Looking at the roll call of Linnean Medal winners is to witness the history of natural history, taxonomy, and nature conservation since Darwin.
The medal is tangential to the orbit of the Nobel Prize – more international and human-centric with few famous naturalists (excluding those in the Peace Prize category) and those mostly from 1973, when there was a simultaneous hat-trick with Niko Tinbergen, Karl von Frisch and Konrad Lorenz. They won that Nobel, somewhat incongruously, for Medicine, and this was a recognition that understanding nature can contribute to human welfare, too. But in a way, the Linnean Medal may be seen as the Nobel Prize for naturalists.

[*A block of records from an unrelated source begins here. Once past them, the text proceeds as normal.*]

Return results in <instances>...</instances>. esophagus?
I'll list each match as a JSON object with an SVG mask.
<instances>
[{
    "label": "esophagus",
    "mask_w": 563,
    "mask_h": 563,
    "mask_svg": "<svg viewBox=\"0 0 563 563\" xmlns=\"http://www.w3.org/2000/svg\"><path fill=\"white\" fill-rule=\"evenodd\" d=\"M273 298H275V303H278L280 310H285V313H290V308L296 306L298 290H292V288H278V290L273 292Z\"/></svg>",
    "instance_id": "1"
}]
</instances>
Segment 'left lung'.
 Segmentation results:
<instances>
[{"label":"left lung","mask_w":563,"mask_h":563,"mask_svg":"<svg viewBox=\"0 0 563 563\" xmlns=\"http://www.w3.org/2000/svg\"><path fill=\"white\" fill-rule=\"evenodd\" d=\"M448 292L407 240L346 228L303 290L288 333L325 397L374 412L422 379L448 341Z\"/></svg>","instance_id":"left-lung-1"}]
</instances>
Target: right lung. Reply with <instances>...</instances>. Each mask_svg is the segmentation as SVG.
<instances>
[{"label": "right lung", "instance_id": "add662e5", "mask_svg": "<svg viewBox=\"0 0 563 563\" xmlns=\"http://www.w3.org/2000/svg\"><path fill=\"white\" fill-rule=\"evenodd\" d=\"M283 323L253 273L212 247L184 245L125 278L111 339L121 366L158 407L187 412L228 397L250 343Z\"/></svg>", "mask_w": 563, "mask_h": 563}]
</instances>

The prize of the Linnean Medal is populated with biodiversity titans like Richard Owen (who coined “dinosaurs”), Alfred Wallace, Darwin’s defenders Joseph Hooker and Thomas Huxley, and from the continent Alphonse de Candolle, one of the fathers of botany. There are also characters who remain historically unforgettable to biologists: Albert Günther, Ernst Haeckel, Willi Hennig, Stephen Jay Gould, Ernst Mayr, Alfred Romer, William Stearn, G. Ledyard Stebbins, D’Arcy Thompson and many more that others would recognize – plus Derek Yalden, one of my beloved tutors.
The medal was never conceived as an international award but has reflected the reach of the fellowship of the Linnean Society, rooted in naming things, global exploration, evolution, earth history and taxonomy. More than any other similar award available elsewhere, notably from the U.S., it is distinguished by a historical pedigree and the names celebrated. Not just of medal holders, their travels, ideas and arguments, but also named plants, animals and the groupings assigned to them.

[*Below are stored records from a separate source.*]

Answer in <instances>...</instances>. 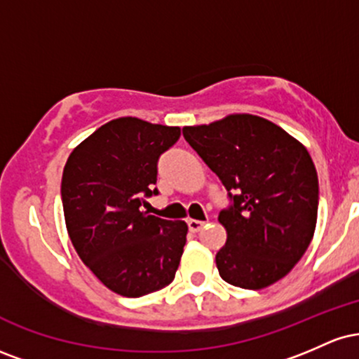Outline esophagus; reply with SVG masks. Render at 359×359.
<instances>
[{
	"mask_svg": "<svg viewBox=\"0 0 359 359\" xmlns=\"http://www.w3.org/2000/svg\"><path fill=\"white\" fill-rule=\"evenodd\" d=\"M187 226H189V229H191L192 233H199L201 229H203L204 221H199V219H189V221H187Z\"/></svg>",
	"mask_w": 359,
	"mask_h": 359,
	"instance_id": "34e87169",
	"label": "esophagus"
}]
</instances>
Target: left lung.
<instances>
[{
	"instance_id": "obj_1",
	"label": "left lung",
	"mask_w": 359,
	"mask_h": 359,
	"mask_svg": "<svg viewBox=\"0 0 359 359\" xmlns=\"http://www.w3.org/2000/svg\"><path fill=\"white\" fill-rule=\"evenodd\" d=\"M185 142L228 191L219 212L228 241L216 255L222 280L258 290L283 278L314 236L319 180L309 151L253 114L185 126Z\"/></svg>"
}]
</instances>
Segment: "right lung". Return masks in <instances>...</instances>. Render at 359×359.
Returning <instances> with one entry per match:
<instances>
[{
	"label": "right lung",
	"instance_id": "obj_1",
	"mask_svg": "<svg viewBox=\"0 0 359 359\" xmlns=\"http://www.w3.org/2000/svg\"><path fill=\"white\" fill-rule=\"evenodd\" d=\"M179 138L177 126L118 118L84 140L64 167L62 205L74 248L123 297L160 290L179 269L187 224L142 211L158 194L160 155Z\"/></svg>",
	"mask_w": 359,
	"mask_h": 359
}]
</instances>
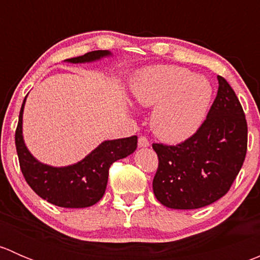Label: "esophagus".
Segmentation results:
<instances>
[{
    "label": "esophagus",
    "instance_id": "esophagus-1",
    "mask_svg": "<svg viewBox=\"0 0 260 260\" xmlns=\"http://www.w3.org/2000/svg\"><path fill=\"white\" fill-rule=\"evenodd\" d=\"M138 146H140V147H148L149 146L148 138L145 137V136H141V137L138 138Z\"/></svg>",
    "mask_w": 260,
    "mask_h": 260
}]
</instances>
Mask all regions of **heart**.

Association with the Linnean Society has never been a requirement to win the prize, but, as with all medals, nominations have arisen in connection with the society itself, thanks to the discoveries and influences provided by the prevailing naturalist community.

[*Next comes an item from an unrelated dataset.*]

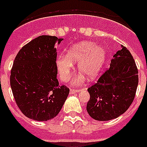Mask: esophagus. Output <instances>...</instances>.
<instances>
[{"label": "esophagus", "mask_w": 147, "mask_h": 147, "mask_svg": "<svg viewBox=\"0 0 147 147\" xmlns=\"http://www.w3.org/2000/svg\"><path fill=\"white\" fill-rule=\"evenodd\" d=\"M79 89H71L70 90V94H73V93H76L79 92Z\"/></svg>", "instance_id": "34e87169"}]
</instances>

In 2022, the Zoological Medal of the Linnean Society has gone to Rohan Pethiyagoda from Sri Lanka, representing a first for the island, possibly being only the second prize-winner from Asia. In the past both Sri Lanka and Asia have come under the ambit of the Linnean Medal and biodiversity exploration. Alfred Russell Wallace was most associated with the Malay Archipelago, Joseph Hooker was strongly linked with the Himalayas and Ernst Haeckel spent time in Sri Lanka, among related geographical journeying.